Exercise task:
Please render every line of the records below as a JSON list of strings, one string per line, skipping blank lines. Leave the pictures out.

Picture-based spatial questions
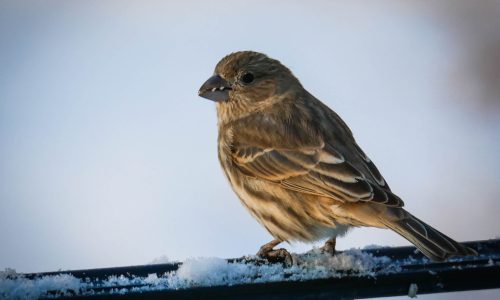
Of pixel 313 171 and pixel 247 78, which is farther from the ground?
pixel 247 78

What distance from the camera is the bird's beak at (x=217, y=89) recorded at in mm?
A: 5695

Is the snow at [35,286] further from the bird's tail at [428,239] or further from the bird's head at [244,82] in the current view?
the bird's head at [244,82]

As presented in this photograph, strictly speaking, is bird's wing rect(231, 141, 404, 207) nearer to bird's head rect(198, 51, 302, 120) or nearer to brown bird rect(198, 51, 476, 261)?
brown bird rect(198, 51, 476, 261)

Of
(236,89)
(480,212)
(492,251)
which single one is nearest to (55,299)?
(492,251)

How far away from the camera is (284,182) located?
492 cm

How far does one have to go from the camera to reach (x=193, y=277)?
123 inches

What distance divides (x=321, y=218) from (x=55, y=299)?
207cm

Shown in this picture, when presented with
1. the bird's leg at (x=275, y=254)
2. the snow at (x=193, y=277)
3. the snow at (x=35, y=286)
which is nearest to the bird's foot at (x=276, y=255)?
the bird's leg at (x=275, y=254)

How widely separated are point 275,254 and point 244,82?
5.51 feet

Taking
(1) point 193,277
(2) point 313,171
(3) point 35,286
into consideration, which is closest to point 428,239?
(2) point 313,171

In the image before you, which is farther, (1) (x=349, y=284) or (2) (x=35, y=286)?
(1) (x=349, y=284)

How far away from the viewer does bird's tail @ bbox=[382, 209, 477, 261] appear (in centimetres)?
373

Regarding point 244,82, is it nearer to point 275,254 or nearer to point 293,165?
point 293,165

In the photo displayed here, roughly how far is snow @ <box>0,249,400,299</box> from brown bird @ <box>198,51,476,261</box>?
1.77 ft
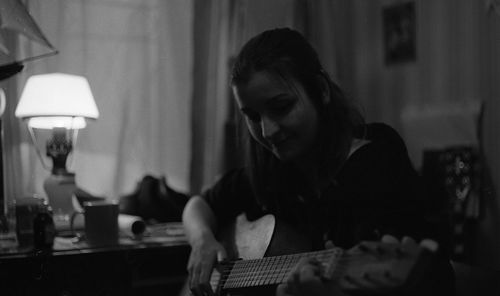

Worked answer:
[
  "Of pixel 313 171 and pixel 247 78, which is farther from the ground?",
  "pixel 247 78",
  "What distance from the camera is the bird's beak at (x=217, y=89) recorded at in mm?",
  "A: 5695",
  "Is the snow at [35,286] further from the bird's tail at [428,239] or further from the bird's head at [244,82] in the current view?",
  "the bird's head at [244,82]",
  "As presented in this photograph, strictly speaking, is bird's wing rect(231, 141, 404, 207) nearer to bird's head rect(198, 51, 302, 120) or nearer to brown bird rect(198, 51, 476, 261)?",
  "brown bird rect(198, 51, 476, 261)",
  "Of",
  "(236,89)",
  "(480,212)",
  "(492,251)",
  "which single one is nearest to (55,299)?",
  "(492,251)",
  "How far away from the camera is (284,182) located?",
  "492 cm",
  "How far does one have to go from the camera to reach (x=193, y=277)?",
  "123 inches",
  "What distance divides (x=321, y=218) from (x=55, y=299)?",
  "207cm",
  "Shown in this picture, when presented with",
  "1. the bird's leg at (x=275, y=254)",
  "2. the snow at (x=193, y=277)",
  "3. the snow at (x=35, y=286)",
  "which is nearest to the bird's foot at (x=276, y=255)?",
  "the bird's leg at (x=275, y=254)",
  "How widely separated are point 275,254 and point 244,82?",
  "5.51 feet",
  "Taking",
  "(1) point 193,277",
  "(2) point 313,171",
  "(3) point 35,286",
  "into consideration, which is closest to point 428,239?",
  "(2) point 313,171",
  "In the image before you, which is farther, (1) (x=349, y=284) or (2) (x=35, y=286)?",
  "(1) (x=349, y=284)",
  "How far away from the viewer does bird's tail @ bbox=[382, 209, 477, 261] appear (in centimetres)?",
  "373",
  "Regarding point 244,82, is it nearer to point 275,254 or nearer to point 293,165?",
  "point 293,165",
  "In the photo displayed here, roughly how far is snow @ <box>0,249,400,299</box> from brown bird @ <box>198,51,476,261</box>?",
  "1.77 ft"
]